I have music going 24/7, and subscribe to pretty much every service almost pathologically. Even if you have a large appetite, you can probably still pay less than people that buy mp3s all the time, and get much more!

Rhaspody lets you hear just about any song on any album, when you want. Stop buying or stealing mp3s and then spending all your time organizing them - Rhapsody is finally where something like this needs to be.

XM Radio AKA Sirius is worth a subscription even if their customer service is notoriously evil. It is helpful because they actually have the best programming available - with their resources they can basically get the best DJs and programming lineups. A computer still can't invent a playlist that flows from one song to the next coherently, so you need to have XM to complement Rhapsody - in your car, on your computer, now on your phone.

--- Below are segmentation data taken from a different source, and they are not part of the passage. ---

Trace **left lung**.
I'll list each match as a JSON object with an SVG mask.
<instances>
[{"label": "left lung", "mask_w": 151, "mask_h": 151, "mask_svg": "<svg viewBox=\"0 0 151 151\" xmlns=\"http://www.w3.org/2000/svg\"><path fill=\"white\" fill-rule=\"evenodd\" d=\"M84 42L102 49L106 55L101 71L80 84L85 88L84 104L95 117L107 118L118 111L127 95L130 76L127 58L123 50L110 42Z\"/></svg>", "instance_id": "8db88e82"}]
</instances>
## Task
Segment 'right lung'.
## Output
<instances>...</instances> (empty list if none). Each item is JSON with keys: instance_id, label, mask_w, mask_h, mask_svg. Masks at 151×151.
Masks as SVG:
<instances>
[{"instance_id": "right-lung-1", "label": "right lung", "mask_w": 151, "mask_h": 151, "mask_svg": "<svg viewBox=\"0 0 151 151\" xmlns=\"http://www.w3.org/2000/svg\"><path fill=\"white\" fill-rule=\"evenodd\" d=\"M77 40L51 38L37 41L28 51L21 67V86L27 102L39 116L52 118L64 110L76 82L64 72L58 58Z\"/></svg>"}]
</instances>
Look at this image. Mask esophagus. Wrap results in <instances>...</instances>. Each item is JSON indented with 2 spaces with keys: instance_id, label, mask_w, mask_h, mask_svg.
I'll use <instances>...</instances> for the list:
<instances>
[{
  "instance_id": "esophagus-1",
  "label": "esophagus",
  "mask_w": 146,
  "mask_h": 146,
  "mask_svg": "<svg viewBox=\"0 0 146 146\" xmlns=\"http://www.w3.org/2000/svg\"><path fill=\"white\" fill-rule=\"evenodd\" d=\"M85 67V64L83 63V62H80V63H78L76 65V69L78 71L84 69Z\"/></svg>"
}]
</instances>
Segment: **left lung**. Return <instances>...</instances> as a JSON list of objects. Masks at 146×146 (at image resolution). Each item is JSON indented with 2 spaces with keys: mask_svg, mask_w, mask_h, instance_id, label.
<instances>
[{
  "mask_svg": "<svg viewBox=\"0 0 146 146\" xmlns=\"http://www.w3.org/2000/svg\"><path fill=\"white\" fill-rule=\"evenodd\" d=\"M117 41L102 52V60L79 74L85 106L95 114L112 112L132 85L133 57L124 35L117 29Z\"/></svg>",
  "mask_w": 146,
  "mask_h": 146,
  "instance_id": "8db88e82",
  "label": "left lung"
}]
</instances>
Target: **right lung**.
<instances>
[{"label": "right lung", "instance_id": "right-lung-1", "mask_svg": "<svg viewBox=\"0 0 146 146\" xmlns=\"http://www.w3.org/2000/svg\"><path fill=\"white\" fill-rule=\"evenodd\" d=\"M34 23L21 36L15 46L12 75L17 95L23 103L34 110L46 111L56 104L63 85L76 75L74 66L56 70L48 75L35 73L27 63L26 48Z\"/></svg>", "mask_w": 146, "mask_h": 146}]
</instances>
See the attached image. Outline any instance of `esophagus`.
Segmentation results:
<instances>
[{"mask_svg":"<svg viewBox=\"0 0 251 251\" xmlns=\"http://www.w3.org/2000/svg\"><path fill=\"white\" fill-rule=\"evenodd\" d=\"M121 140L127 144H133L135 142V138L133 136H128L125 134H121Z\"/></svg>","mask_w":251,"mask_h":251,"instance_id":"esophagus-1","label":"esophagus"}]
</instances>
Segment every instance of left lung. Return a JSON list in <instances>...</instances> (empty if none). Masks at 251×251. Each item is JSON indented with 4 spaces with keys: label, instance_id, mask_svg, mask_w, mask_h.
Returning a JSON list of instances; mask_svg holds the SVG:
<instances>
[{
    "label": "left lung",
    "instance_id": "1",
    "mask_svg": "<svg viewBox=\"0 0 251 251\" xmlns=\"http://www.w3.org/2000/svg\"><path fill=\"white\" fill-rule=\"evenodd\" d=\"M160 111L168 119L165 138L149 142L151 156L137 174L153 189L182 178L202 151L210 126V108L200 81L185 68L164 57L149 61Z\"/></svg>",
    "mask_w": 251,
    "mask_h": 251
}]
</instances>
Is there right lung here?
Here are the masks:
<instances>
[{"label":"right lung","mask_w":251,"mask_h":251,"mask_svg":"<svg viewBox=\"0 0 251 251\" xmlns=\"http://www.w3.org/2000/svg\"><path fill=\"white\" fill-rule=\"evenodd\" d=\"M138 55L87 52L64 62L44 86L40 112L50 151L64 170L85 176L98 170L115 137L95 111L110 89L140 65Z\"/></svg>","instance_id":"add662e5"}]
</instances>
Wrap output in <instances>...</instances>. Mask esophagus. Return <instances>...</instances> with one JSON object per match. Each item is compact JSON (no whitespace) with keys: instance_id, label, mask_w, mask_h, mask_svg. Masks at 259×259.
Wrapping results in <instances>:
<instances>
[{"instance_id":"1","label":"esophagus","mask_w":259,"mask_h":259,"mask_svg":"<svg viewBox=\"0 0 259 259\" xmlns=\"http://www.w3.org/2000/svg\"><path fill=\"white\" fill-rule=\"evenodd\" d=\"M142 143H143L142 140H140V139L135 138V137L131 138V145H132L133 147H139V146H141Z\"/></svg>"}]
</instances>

Pandora has succeeded, and really does good free music discovery. Worth the paid subscription to escape the ads and not have it turn off. Slacker has even more songs, and Last FM is a long time favorite.

Home Theater

Talk about a moving target. But basically, once you have your big tv and your speakers everywhere, there is only one thing left - where to get the content.

Hook a computer up to your TV and A/V receiver. Now you have Amazon Unbox, Hulu, Netflix, Youtube, not to mention all the music services in your living room.

It is crazy that Roku and Apple iTV and Sony and others are trying to sell people cheesy hardware appliances for hundreds of dollars each just to provide tiny pieces of their content pipe. Get the internet into a PC in your living room system and you are done.

Gaming

Talk about a waste of time. But so important for "stress relief" - the good ones are pretty stressful in themselves.

Xbox 360, I admit, looks like the winner as a platform this round.

I have Playstation 3, because it comes with a Blu-Ray player and there are plenty of top games to keep me busy.

Call of Duty as a series may be the best game every made. Get a copy!

Nintendo Wii is ingenious, but should only satisfy you if you are a small child gamer. Of course, we all grew up with Nintendo and I love them, but real gamers do Xbox or PS3. Actually, real gamers have a PC with a crazy graphics card, 120 Hz monitor and probably 3D goggles, but we can't all be real gamers.